Tropomodulin1 (TMOD1), which regulates the length and depolymerization of actin filaments by binding to the pointed end of the actin filament, has been reported to be a powerful diagnostic marker for ALK-negative anaplastic large-cell lymphoma; however, little is known about the relevance of TMOD1 in the behavior of oral squamous cell carcinoma (OSCC). We evaluated TMOD1 expression in OSCC-derived cell lines and primary OSCC samples (n=200) using quantitative reverse transcriptase-polymerase chain reaction, immunoblotting and semi-quantitative immunohistochemistry. We also analyzed the clinical correlation between TMOD1 expression status and clinical parameters in patients with OSCC and performed a prospective study using 40 primary OSCC samples. TMOD1 expression was upregulated significantly (p<0.05) in OSCC in vitro and in vivo compared with normal counterparts. TMOD1 expression also was correlated significantly (p=0.0199 and p=0.0064, respectively) with regional lymph node metastasis (RLNM) and 5-year survival rates. This prospective study also showed that high TMOD1 expression was seen in 12 (75%) of 16 cases in RLNM-positive patients and 9 (37.5%) of 24 cases in RLNM-negative patients. The current data provide the first evidence that TMOD1 expression is a critical biomarker for RLNM and prognosis of patients with OSCC.

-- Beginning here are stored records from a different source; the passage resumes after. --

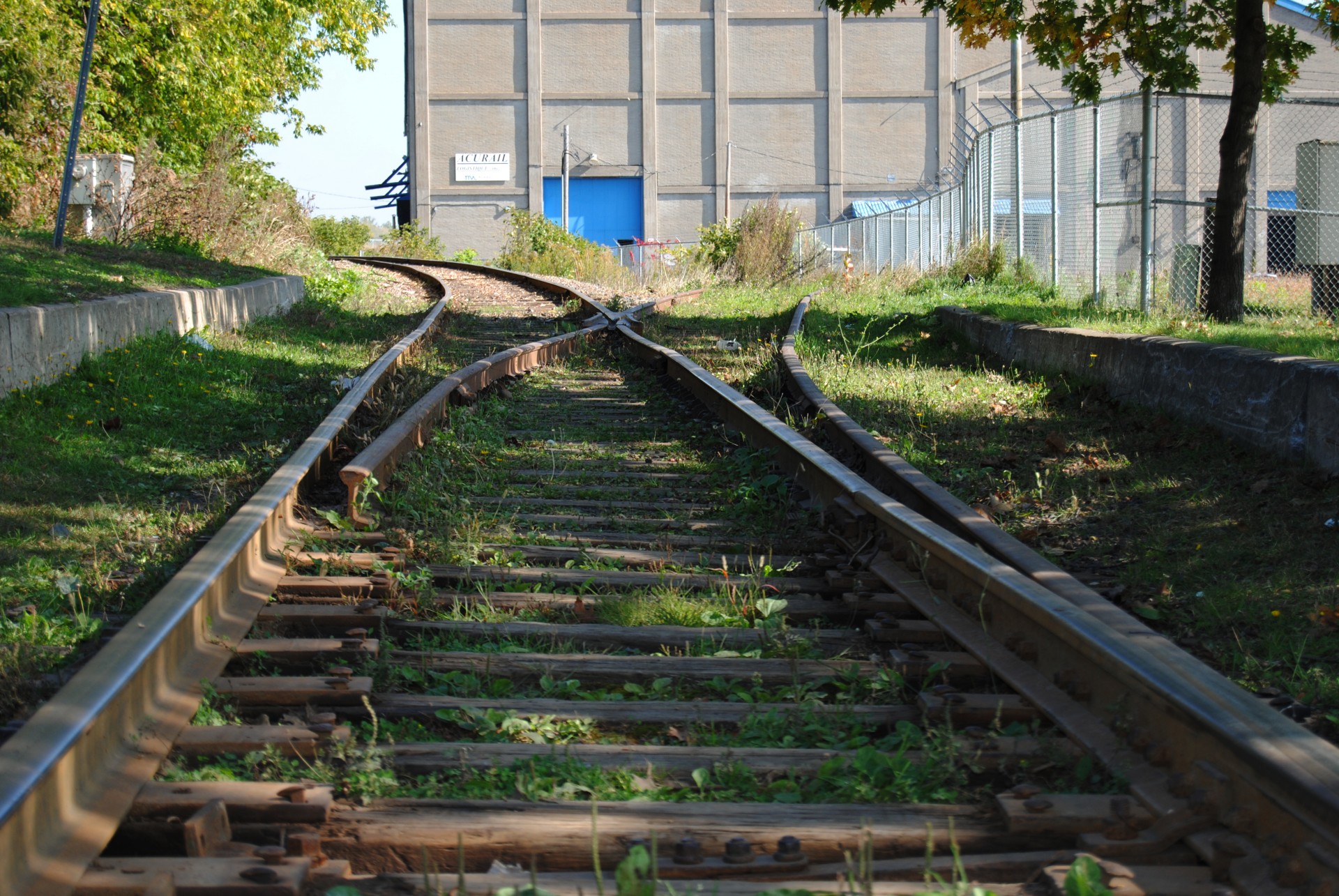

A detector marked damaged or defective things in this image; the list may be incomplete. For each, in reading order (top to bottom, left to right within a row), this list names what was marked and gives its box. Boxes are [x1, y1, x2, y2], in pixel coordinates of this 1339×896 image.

rusty rail [0, 281, 452, 895]
rusty rail [619, 303, 1339, 889]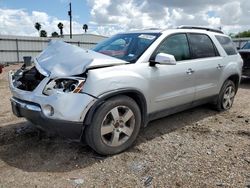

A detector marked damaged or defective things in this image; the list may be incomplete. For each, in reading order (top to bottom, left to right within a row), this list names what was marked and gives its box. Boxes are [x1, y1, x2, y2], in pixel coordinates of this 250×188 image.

damaged front bumper [8, 70, 96, 140]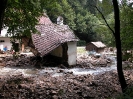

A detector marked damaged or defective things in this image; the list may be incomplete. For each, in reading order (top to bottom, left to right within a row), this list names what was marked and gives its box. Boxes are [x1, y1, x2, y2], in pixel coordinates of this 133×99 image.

damaged roof [31, 15, 78, 56]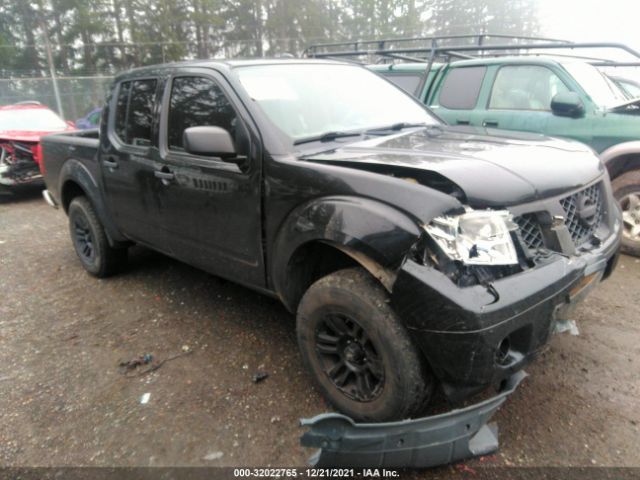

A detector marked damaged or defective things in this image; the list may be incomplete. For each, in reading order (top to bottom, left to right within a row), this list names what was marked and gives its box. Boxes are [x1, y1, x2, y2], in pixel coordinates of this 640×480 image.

crumpled hood [304, 125, 604, 206]
broken headlight [424, 210, 520, 266]
damaged front bumper [300, 370, 524, 466]
detached bumper piece [300, 372, 524, 468]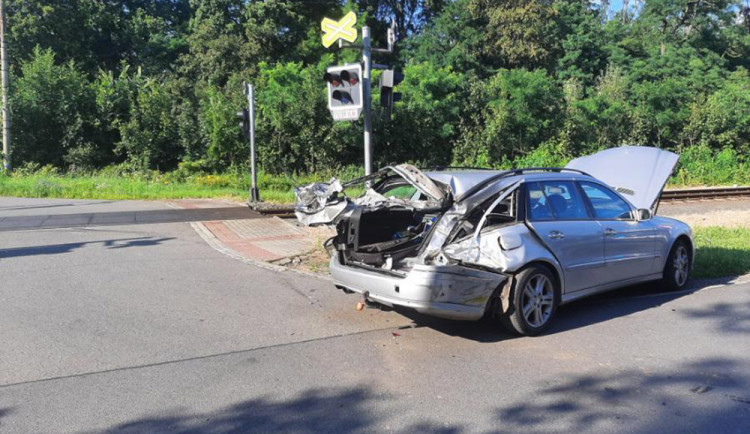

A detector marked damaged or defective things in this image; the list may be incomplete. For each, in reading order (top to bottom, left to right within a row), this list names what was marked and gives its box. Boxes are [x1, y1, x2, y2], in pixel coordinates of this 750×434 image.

wrecked silver car [296, 147, 696, 336]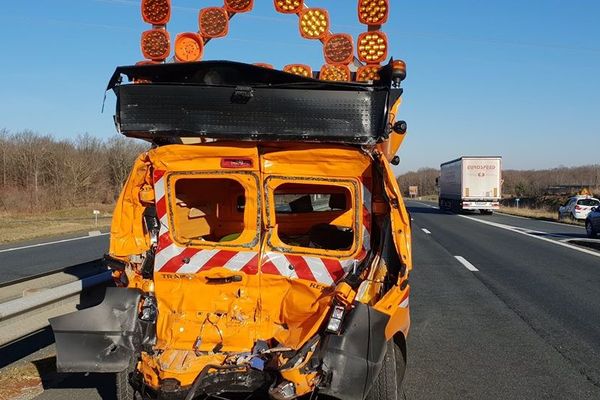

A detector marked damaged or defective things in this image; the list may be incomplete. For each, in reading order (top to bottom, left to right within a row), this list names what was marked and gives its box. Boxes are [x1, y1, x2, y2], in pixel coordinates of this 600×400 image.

damaged orange truck [50, 3, 412, 400]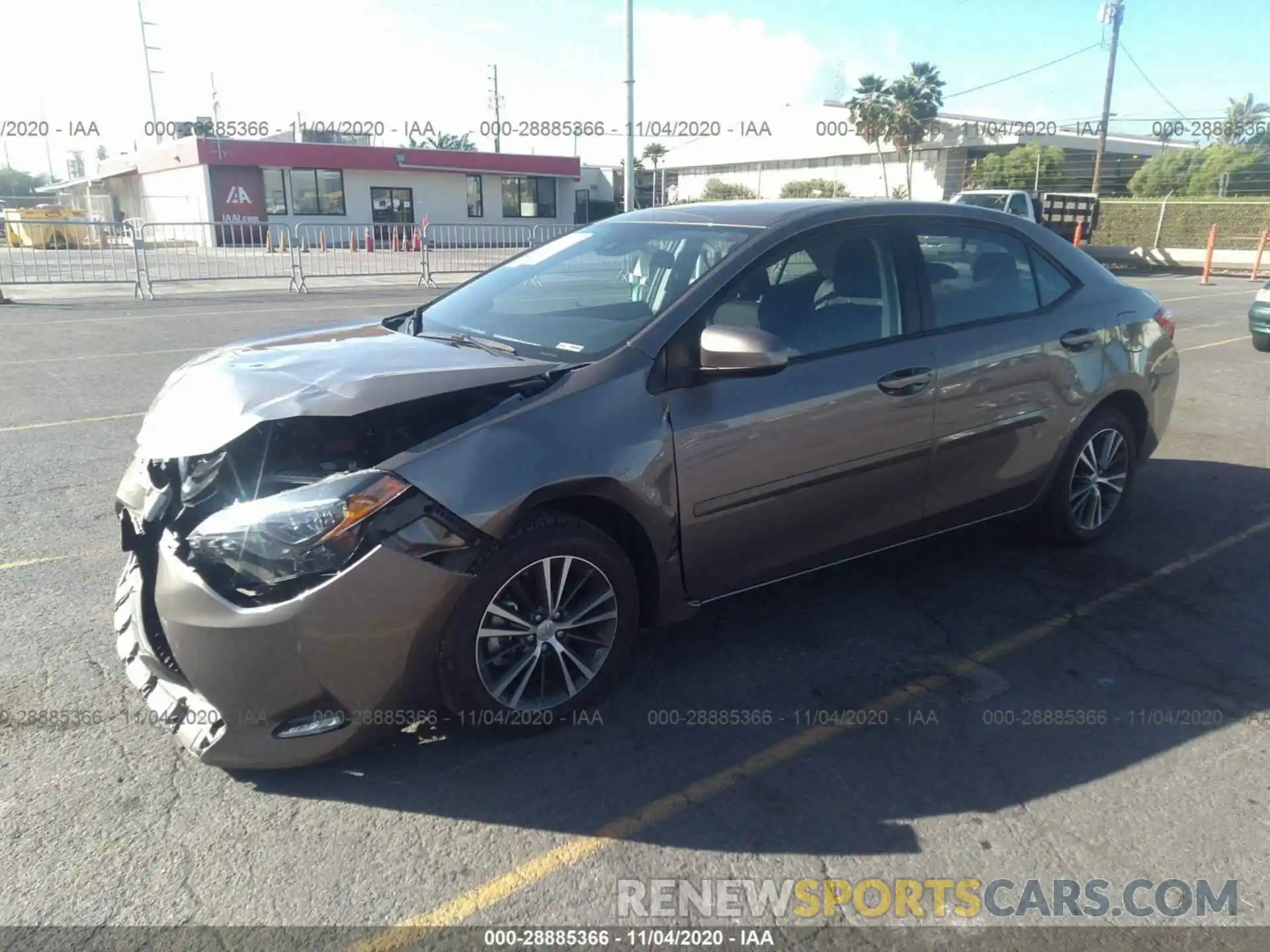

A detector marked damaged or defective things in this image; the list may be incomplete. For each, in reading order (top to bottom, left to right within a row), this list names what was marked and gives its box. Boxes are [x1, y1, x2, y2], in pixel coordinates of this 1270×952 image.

crumpled hood [134, 321, 556, 459]
shattered headlight lens [184, 472, 409, 588]
broken headlight [184, 472, 409, 588]
damaged gray sedan [114, 202, 1173, 766]
damaged front bumper [115, 487, 477, 772]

Evidence for critical role of Tie2/Ang1 interaction in metastatic oral cancer

Angiopoietin-1 (Ang1) is a binding partner of endothelial cell-specific tyrosine-protein kinase receptor (Tie2), which serves important roles in vascular development and angiogenesis. Tie2 is closely associated with the metastasis of oral squamous cell carcinomas (OSCCs) however, little is known about the correlation between Tie2 and Ang1. In the present study, the functional mechanisms of the Tie2/Ang1 interaction were investigated using Tie2 overexpressed (oeTie2) OSCC cells and recombinant Ang1 protein. oeTie2 cells had increased cell-cell and cell-extracellular matrix adhesions compared with the control cells. Additionally, the adhesive activities increased following treatment with exogenous Ang1, indicating that Ang1 directly enhances Tie2 functions. In the clinical OSCC data from 10 cases positive for regional lymph node metastasis, all cases were negative for Tie2 expression and eight cases (80%) were negative for Ang1 expression. These results suggest that Tie2 and Ang1 serve important roles in cancer metastasis and may be potential biomarkers and therapeutic targets for OSCC metastasis.